Selection ->
::::::::

Honoring our Kindred
6 December Namnsdag Nikolaus
Ni-ko-laus (no-cow -useless)
We are in the sacred days of Ullr. Today we honor our kindred, the female reindeer. In a culture with some 150 words for snow and an equally large number for reindeer there is no useless cow. Reindeer allowed the Northwind people to survive 10,000 years in harsh environment.
Is it mere coincidence that today a jolly man named Nickolas rides a magic sleigh filled with gifts, pulled across the heavens by female reindeer? (in winter only the females retain their antlers)
The myth:
Long ago in a cycle before this one lived a culture deeply entwined with nature. Humans were part of the whole and a whole of the part. It was a time of the culture of Hel. Hel is one of the first words it means whole, complete and healed. Holy and health come from this word. Hel was a nordic goddess containing two whole parts, light|dark, life|death in one entity. Her image is much like the taiji, the yin/yang symbol. She represents the cycle of constant change within an integrated whole.
We read in the Kalevala of the end of this culture when the land went atlandis, behind the ice and the wisdom was being stored for the future:
Music from many waters
Music from the whole creation,
oft have been my guide and master.
Sentences the trees created,
Rolled together into bundles,
Moved them to my ancient dwelling,
On the sledges to my cottage,
Tied them to my garret rafters,
Hung them on my dwelling-portals,
Laid them in a chest of boxes,
Boxes lined with shining copper.
Long they lay within my dwelling
Through the chilling winds of winter,
In my dwelling-place for ages.
The myth of Hel has her filling copper-lined boxes with all that is precious. She piles them on her sledge. It grows so heavy that even Thor the mighty thundergod cannot lift it. Yet, Hel’s huldra kats, wild cats of the forest who are of the hidden ones that can see through the darkness, pull her sledge as if flying.

::::::::

Supplied material ->
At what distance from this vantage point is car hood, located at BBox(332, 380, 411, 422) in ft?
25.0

::::::::

In the text on honoring our kindred, what pulls Hel's sledge as if flying?

Hel's huldra kats, the wild cats of the forest who can see through the darkness.